On June 3rd, 2020, Thailand became the 137th signatory state to the Multilateral Convention on Mutual Administrative Assistance in Tax Matters (the “MAC”).
Established jointly by the OECD and the Council of Europe in 1988, the MAC facilitates international cooperation and mutual assistance between tax authorities across jurisdictions in order to promote tax transparency, fairness in tax administration, and to prevent transnational tax evasion and avoidance. Its provisions include the exchange of information, simultaneous tax examinations, the service of documents, joint audit facilities, assistance in tax collection, and assistance in recovery. It also provides protections for taxpayers’ rights. Following its amendment in 2010, the MAC increased its focus on multilateral cooperation between states in the assessment and collection of taxes, with particular attention to combating tax evasion and avoidance.
Thailand’s participation in the MAC means that it must implement and comply with global agreements for the automatic exchange of information, such as the Common Reporting Standard (the “CRS”) and Country-by-Country Reporting (“CbC”), with the goal of preventing tax evasion and avoidance. The CRS is an international standard for the collection, reporting, and automatic exchange of financial account information on foreign tax residents. CbC Reporting requires multinational companies that meet certain conditions to provide local tax authorities with aggregate data on their global allocation of income, taxes paid, and economic activity among tax jurisdictions in which they operate in order to improve transfer pricing documentation and provide tax administrations with information to conduct high level transfer pricing risk assessment.

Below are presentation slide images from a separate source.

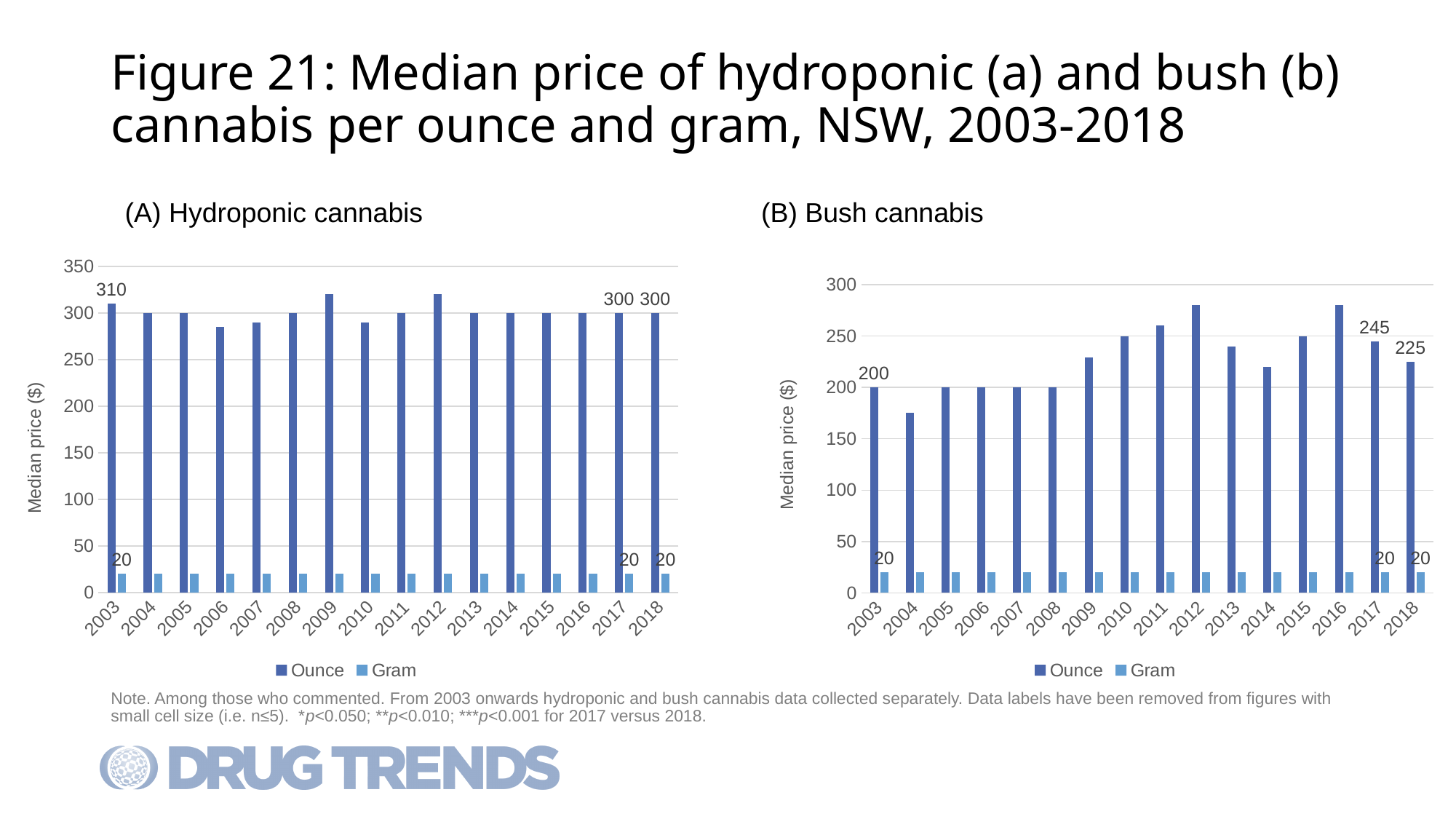
In the (A) Hydroponic cannabis chart, what is the median price per ounce in 2003? 310 In the (A) Hydroponic cannabis chart, what is the difference between the median ounce price in 2003 and in 2018? 10 In the (B) Bush cannabis chart, by how much did the median ounce price fall from 2017 to 2018? 20 In the (B) Bush cannabis chart, what is the median price per gram in 2018? 20 In the (B) Bush cannabis chart, which year has the lowest median price per ounce? 2004 In the (A) Hydroponic cannabis chart, is the median ounce price in 2009 greater or less than 300? greater How many series does the legend of the (B) Bush cannabis chart list? 2 How many years are shown on the x axis of the (A) Hydroponic cannabis chart? 16 Which is larger: the 2003 median ounce price for hydroponic cannabis in chart (A) or for bush cannabis in chart (B)? Hydroponic cannabis (A) In the (A) Hydroponic cannabis chart, what is the median price per ounce in 2018? 300 In the (B) Bush cannabis chart, what is the median price per ounce in 2017? 245 In the (B) Bush cannabis chart, is the median ounce price in 2004 greater or less than 200? less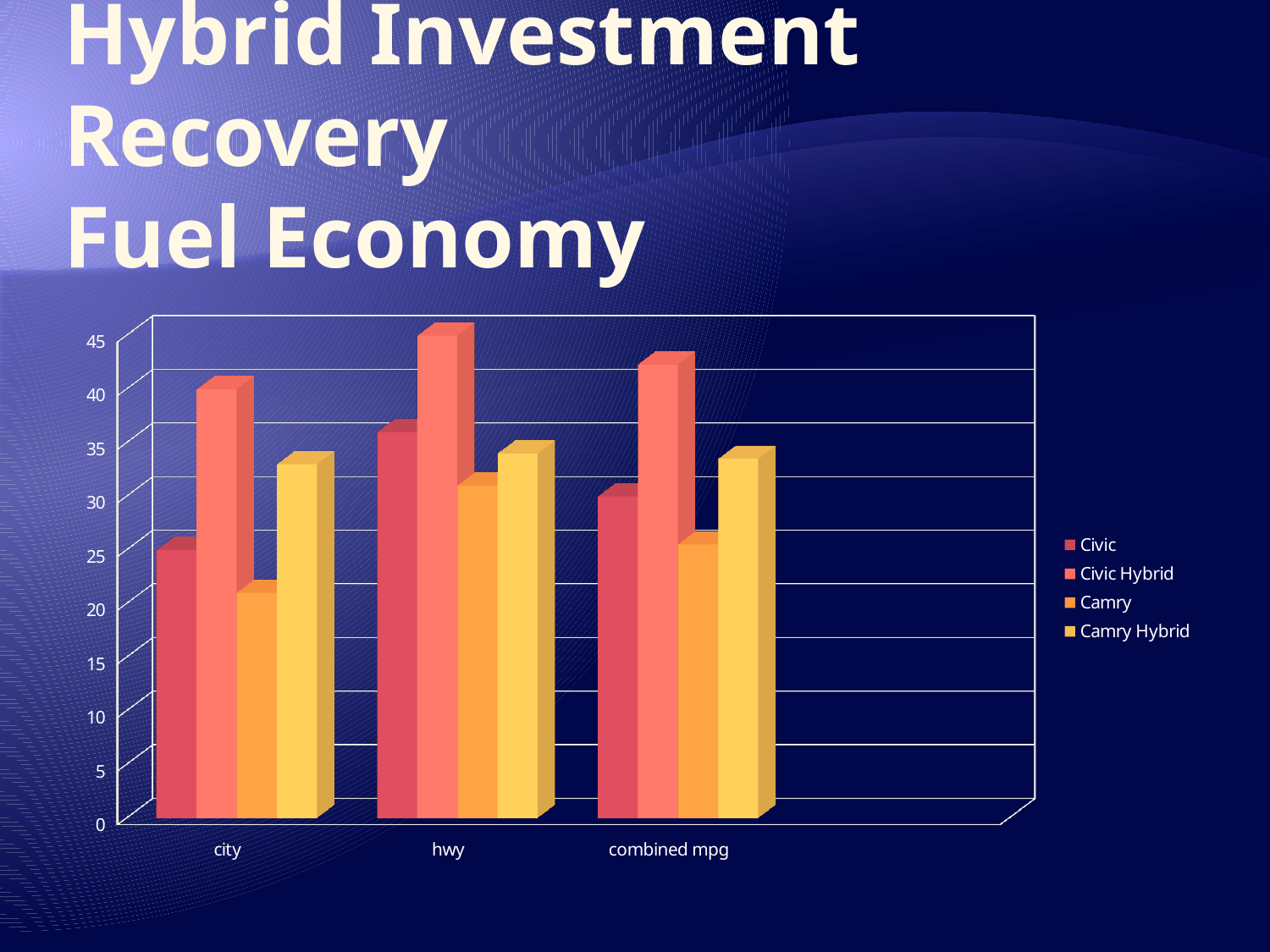
Which series has the lowest value in the combined mpg category? Camry Which series has the highest value in the city category? Civic Hybrid What kind of chart is shown on the slide? bar chart Which series is shown in the lightest yellow colour in the legend? Camry Hybrid Is the value for Camry in the combined mpg category greater or less than 30? less In the city category, which is larger: the value for Civic or the value for Camry Hybrid? Camry Hybrid Which series has the lowest value in the city category? Camry How many categories are shown on the x axis? 3 How many series does the legend list? 4 Is the value for Civic in the city category greater or less than 30? less Which series has the highest value in the hwy category? Civic Hybrid Is the value for Civic Hybrid in the hwy category greater or less than 40? greater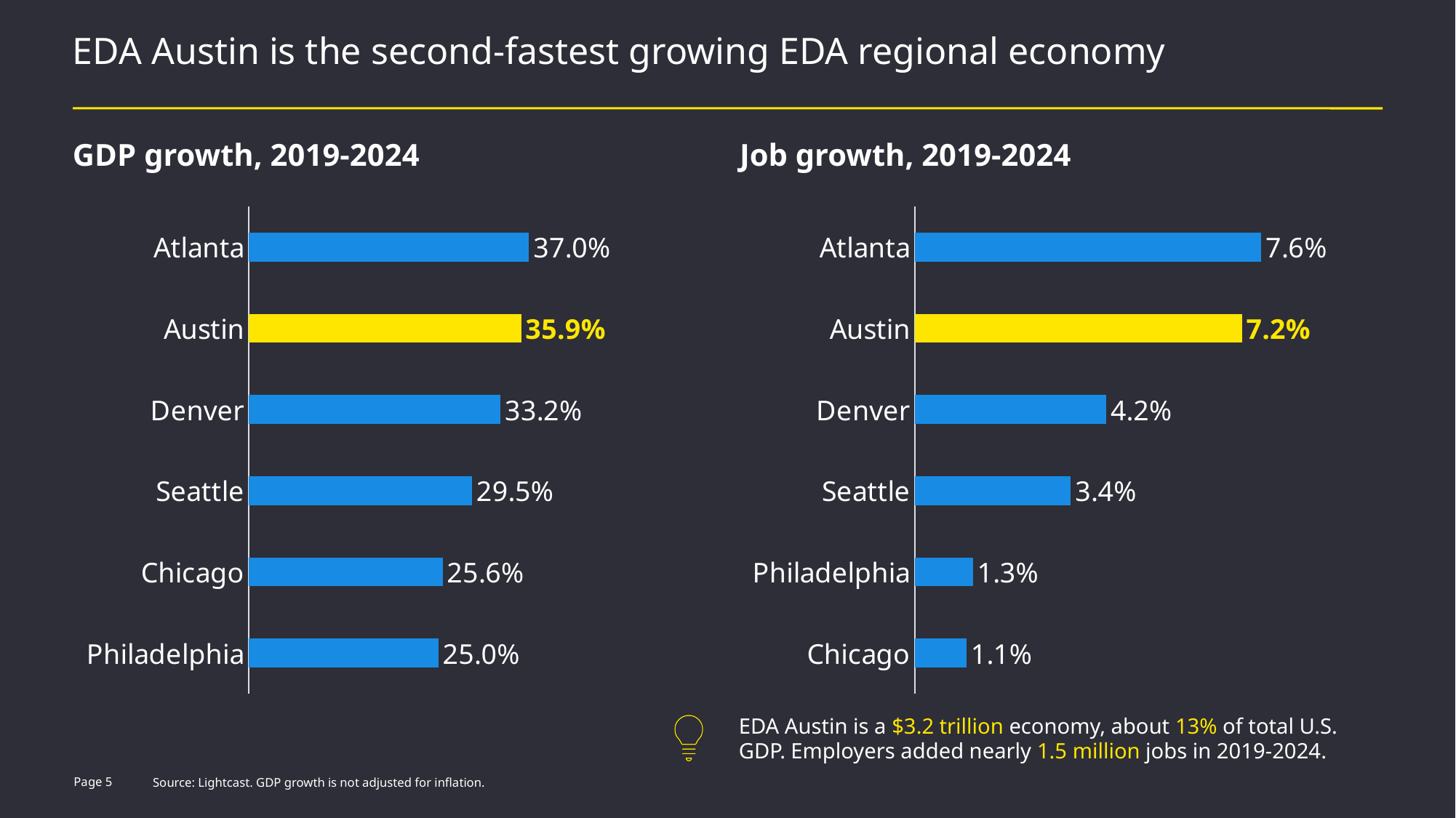
In the GDP growth, 2019-2024 chart, what is the difference between Atlanta and Philadelphia? 12.0% What kind of chart is the Job growth, 2019-2024 chart? Bar chart In the GDP growth, 2019-2024 chart, which is larger, Denver or Seattle? Denver In the Job growth, 2019-2024 chart, what is the difference between Atlanta and Austin? 0.4% In the GDP growth, 2019-2024 chart, what is the value for Chicago? 25.6% In the Job growth, 2019-2024 chart, which is larger, Seattle or Philadelphia? Seattle In the Job growth, 2019-2024 chart, which city's bar is highlighted in yellow? Austin In the GDP growth, 2019-2024 chart, which city has the highest value? Atlanta In the GDP growth, 2019-2024 chart, what is the value for Austin? 35.9% In the Job growth, 2019-2024 chart, what is the value for Denver? 4.2% How many cities are shown in the GDP growth, 2019-2024 chart? 6 In the Job growth, 2019-2024 chart, which city has the lowest value? Chicago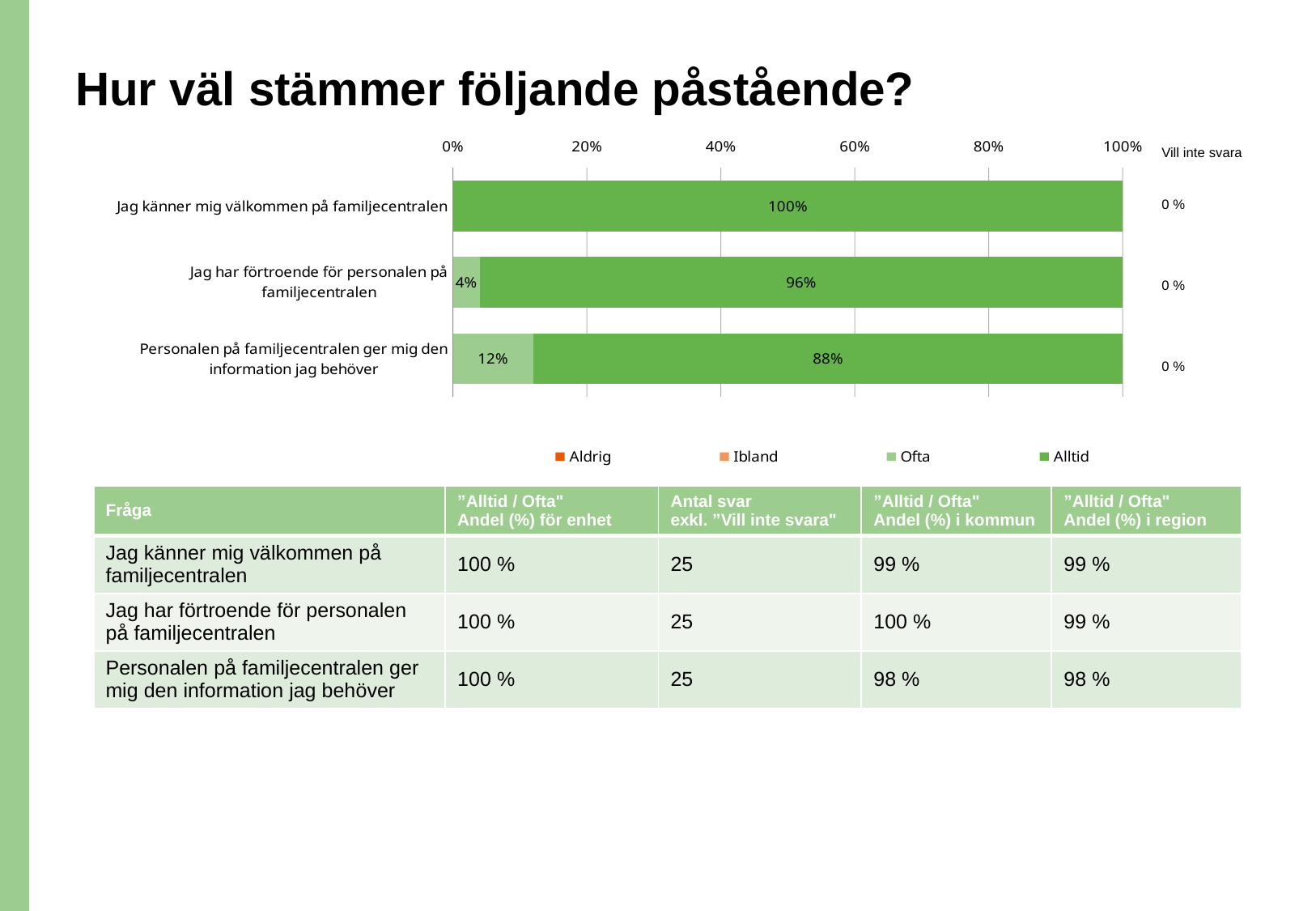
What is the difference between the "Alltid" values for "Jag har förtroende för personalen på familjecentralen" and "Personalen på familjecentralen ger mig den information jag behöver"? 8% Which is larger: the "Ofta" value for "Jag har förtroende för personalen på familjecentralen" or for "Personalen på familjecentralen ger mig den information jag behöver"? Personalen på familjecentralen ger mig den information jag behöver What is the "Alltid" value for "Jag känner mig välkommen på familjecentralen"? 100% What type of chart is shown on the slide? bar chart What is the "Alltid" value for "Personalen på familjecentralen ger mig den information jag behöver"? 88% Which statement has the highest "Alltid" value? Jag känner mig välkommen på familjecentralen What are the four legend entries of the chart? Aldrig, Ibland, Ofta, Alltid How many statements (categories) are plotted in the chart? 3 What is the "Ofta" value for "Personalen på familjecentralen ger mig den information jag behöver"? 12% What is the "Alltid" value for "Jag har förtroende för personalen på familjecentralen"? 96% Which statement has the lowest "Alltid" value? Personalen på familjecentralen ger mig den information jag behöver How many series does the chart legend list? 4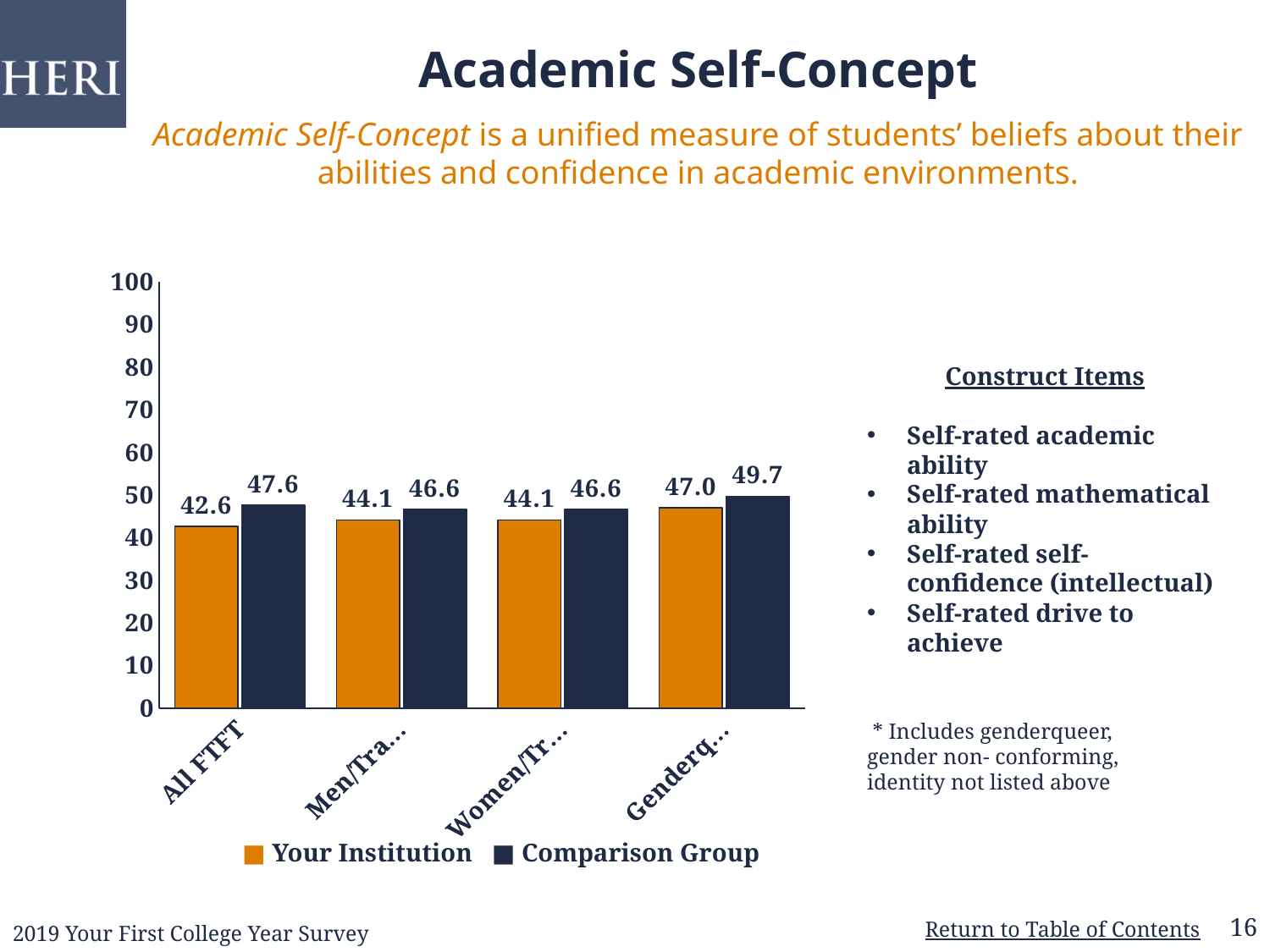
For All FTFT, which is larger: Your Institution or Comparison Group? Comparison Group What kind of chart is shown on the slide? bar chart What is the Comparison Group value for All FTFT? 47.6 How many categories are shown on the x axis? 4 What is the difference between the Comparison Group and Your Institution values for All FTFT? 5.0 What is the Comparison Group value for the rightmost category? 49.7 How many series does the legend list? 2 What is the Your Institution value for All FTFT? 42.6 Which category has the lowest Your Institution value? All FTFT What is the Your Institution value for the rightmost category? 47.0 For the rightmost category, what is the difference between the Comparison Group and Your Institution values? 2.7 Is the Your Institution value for All FTFT greater or less than 50? less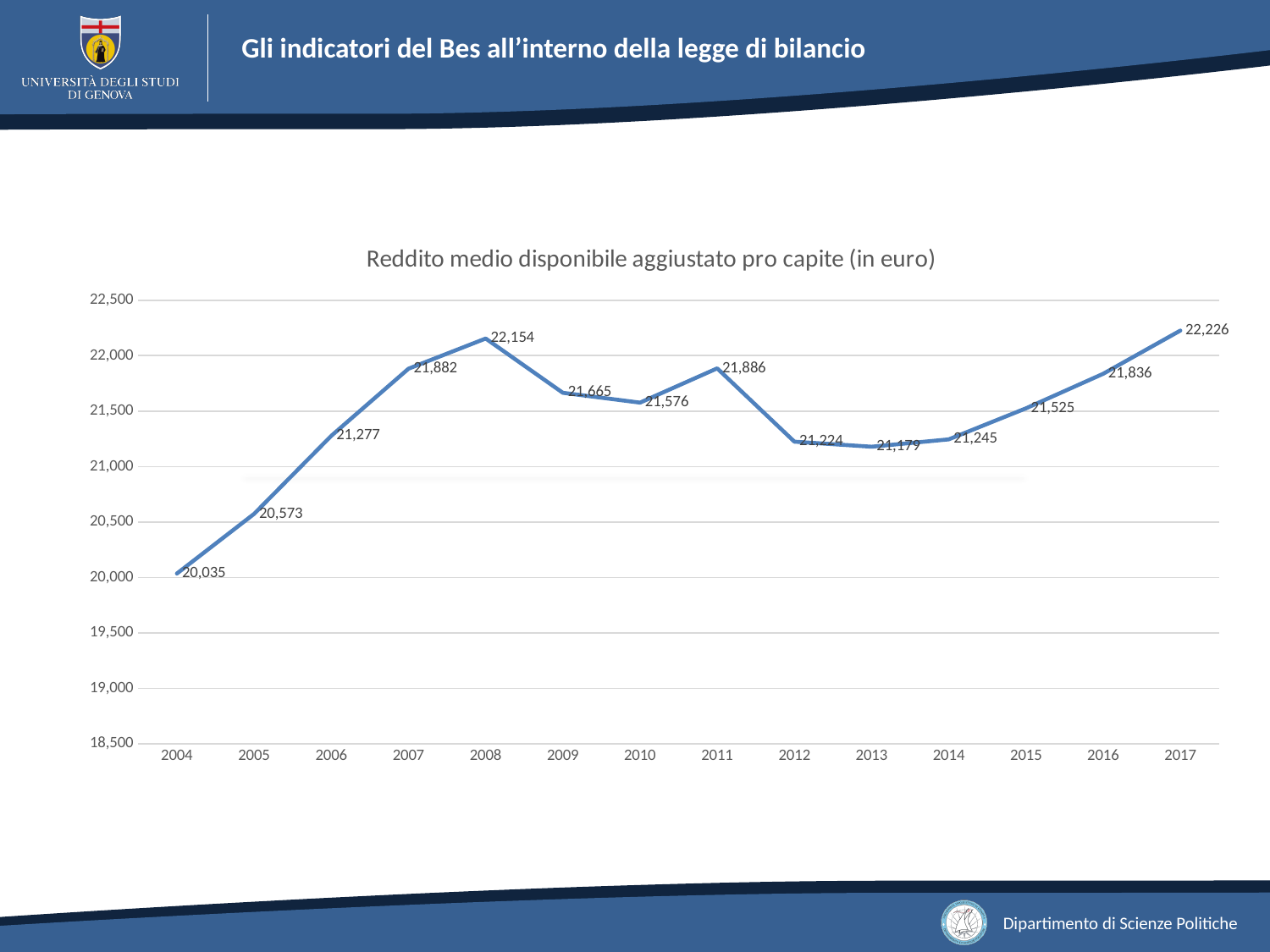
What is the title of the chart? Reddito medio disponibile aggiustato pro capite (in euro) Which is larger, the value for 2008 or the value for 2011? 2008 What is the value for 2004? 20,035 Which year has the highest value? 2017 What kind of chart is shown? line chart What is the difference between the values for 2008 and 2009? 489 What is the value for 2011? 21,886 What is the difference between the values for 2017 and 2004? 2,191 Which year has the lowest value? 2004 What is the value for 2013? 21,179 How many years are plotted on the x axis? 14 Is the value for 2006 greater or less than 21,000? greater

The Director-General of the Revenue Department stated that the Revenue Department is in the process of bringing the signed MAC agreement to Parliament for ratification. Once ratified, Thailand will need to implement the required international standards and procedures for information collection and automatic exchange.
As a party to the MAC, Thailand has expanded its network in the exchange of tax information, from the 60 foreign states that are parties to Double Taxation Agreements to more than 130 other signatories to the MAC agreement. The Revenue Department expressed its hopes that the provisions of the MAC will help the Revenue Department obtain data to analyze the tax behaviors and risks of multinational companies and help promote tax fairness, such as through law regulating the provision of digital services, which will enhance the competitiveness of domestic businesses and expand Thailand’s tax base.
Revenue Department News
Issue 37/2020, Published June 18, 2020
Thailand has joined the Multilateral Convention on Mutual Administrative Assistance in Tax Matters (MAC) with over 130 countries to promote tax transparency, fairness in tax administration, and to prevent transnational tax evasions, which is in accordance with the international cooperation framework that Thailand is a member of. His excellency Sarun Charoensuwan, the Ambassador of Thailand to France, was Thailand’s representative to attend the signing ceremony on June 3, 2020.
Mr. Ekniti Nitithanpraphas, the Director-General of the Revenue Department, revealed that MAC is an important tool to help the tax authorities around the world cooperate in accordance with the framework of the Organization for Economic Co-operation and Development (OECD), the G20 group regarding Inclusive Framework on Base Erosion and Profit Shifting, which aims to prevent the migration of tax bases of multinational corporations, and the Global Forum on Transparency and Exchange of Information for Tax Purposes, which sets standards for the exchange of tax information between countries to allow tax authorities to utilize information that is exchanged under the MAC agreement. Thailand’s participation in the MAC agreement expands its network of parties in the exchange of tax information, from the previous 60 parties under the Double Tax Agreement (DTA) to more than 130 countries under the MAC agreement, demonstrating Thailand’s commitment to international cooperation.
Mr. Ekniti added that the Revenue Department is in the process of bringing the signed MAC agreement to Parliament for consideration and ratification. Exchanging information under the MAC agreement will help the Revenue Department obtain data to analyze the tax behavior and risk of multinational entrepreneurs and help promote tax fairness, such as through e-Service laws, which will lead to the increased competitiveness of domestic entrepreneurs and an expanded tax base, thereby benefiting the country.